# ABOUT THIS EXERCISE
Copy out exactly the lines beginning with the one that contains "[BUNJANG] Vintage Reversible" and ending at the last line of the listing, skipping any pictures.

━━━ MATERIAL PROVIDED

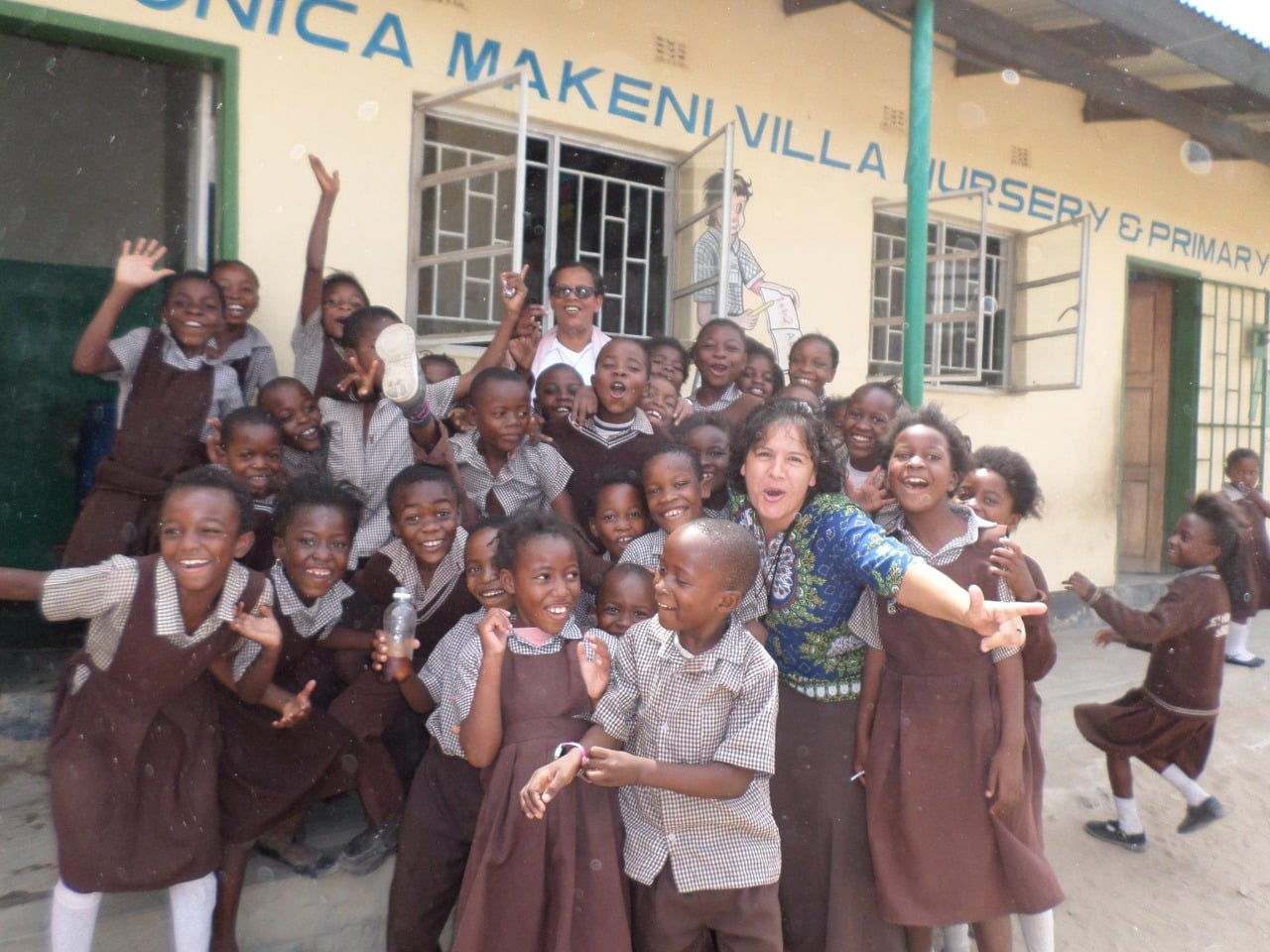 La hermana Clara Torres en una escuela en Sudáfrica. Foto. Cortesía.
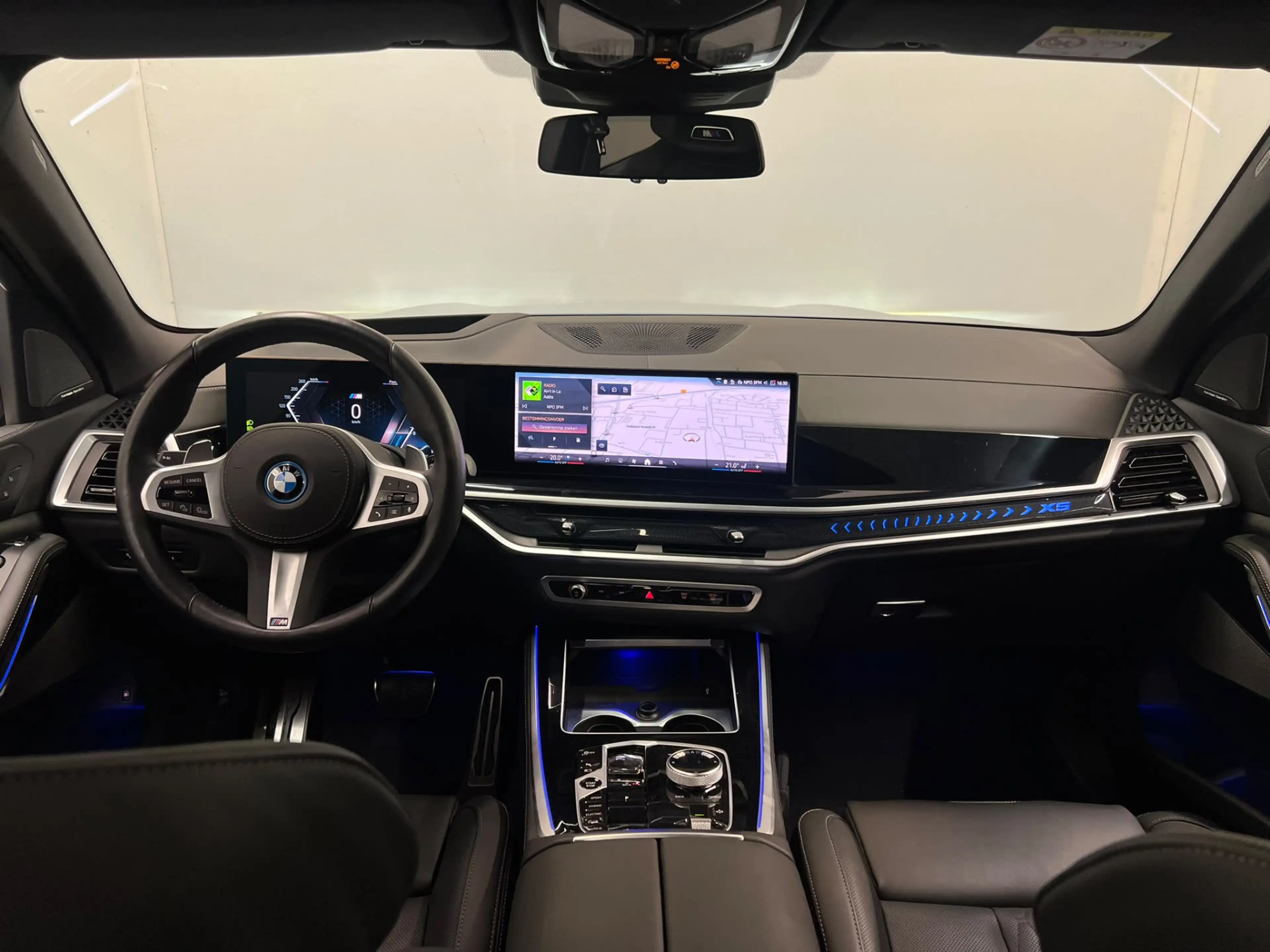 BMW X5 xDrive50e Launch Edition Panoramadak | Trekhaak | — photo 4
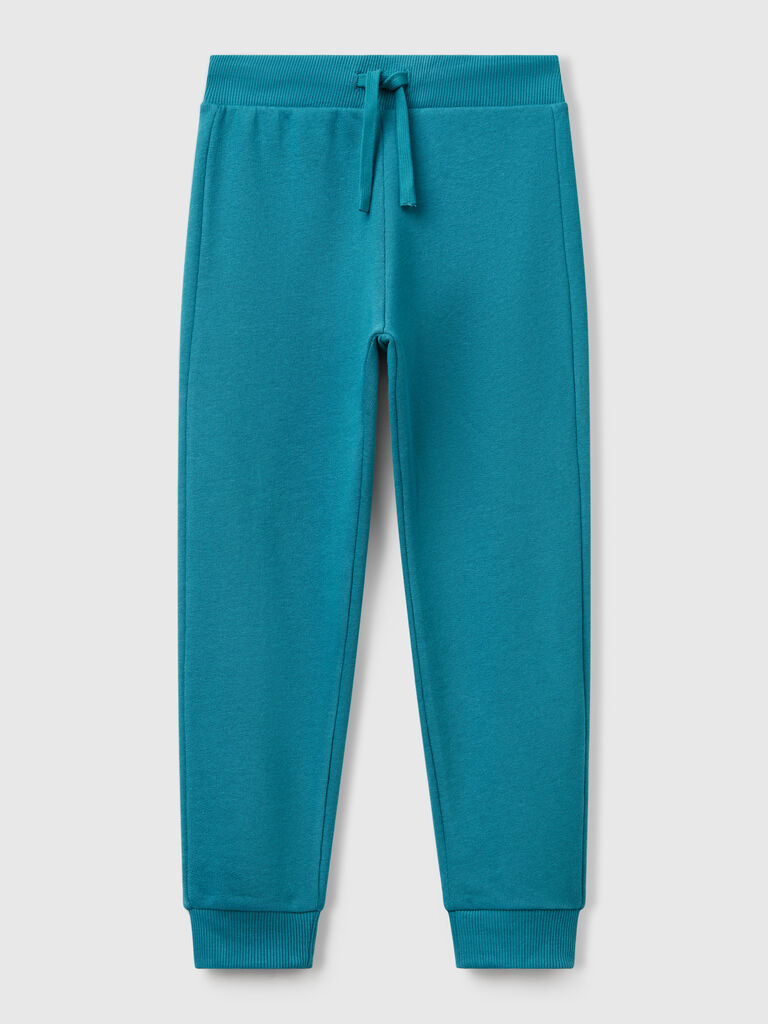 Sporty trousers with drawstring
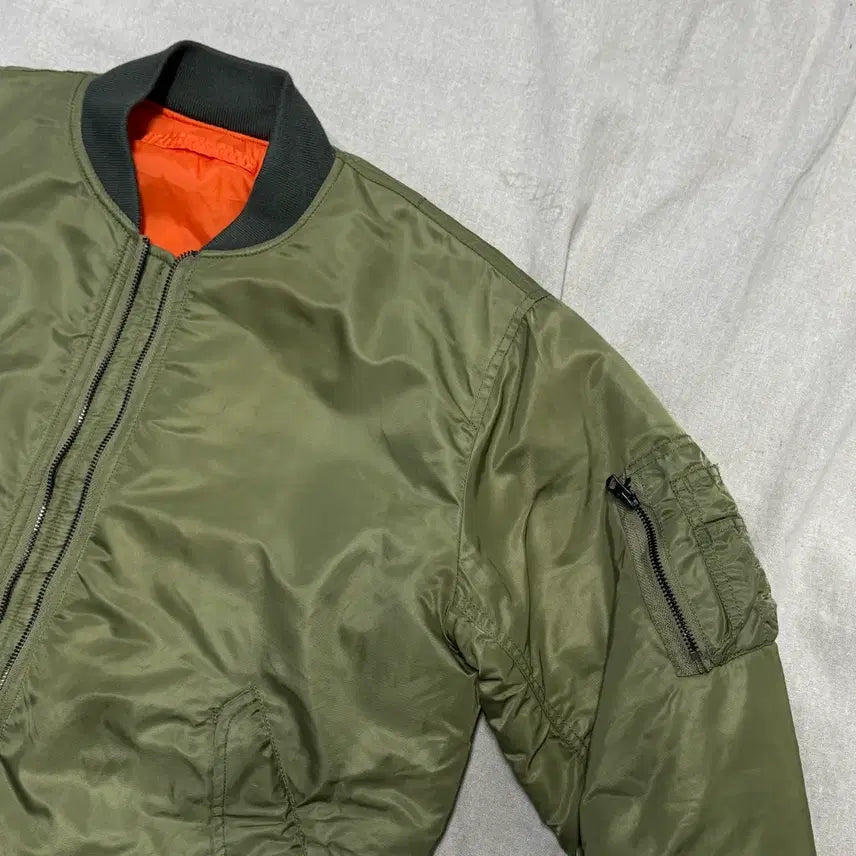 [BUNJANG] Vintage Reversible MA-1 Bomber Jacket XL / 논스탁 빈티지 리버시블 ma1 봄버 XL
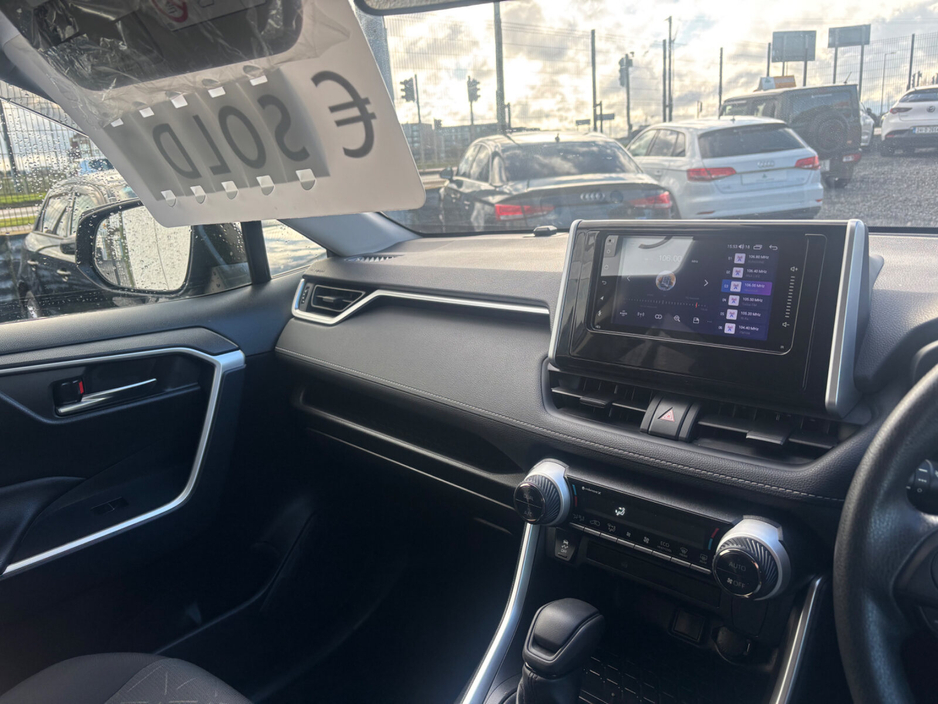 2024 Toyota Rav4 - image 14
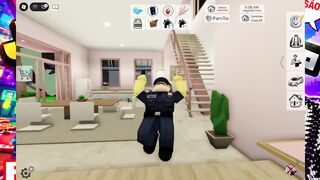 How to Farm Auras in Roblox Brookhaven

━━━━━━

# RESPONSE
 [BUNJANG] Vintage Reversible MA-1 Bomber Jacket XL / 논스탁 빈티지 리버시블 ma1 봄버 XL
 2024 Toyota Rav4 - image 14
 How to Farm Auras in Roblox Brookhaven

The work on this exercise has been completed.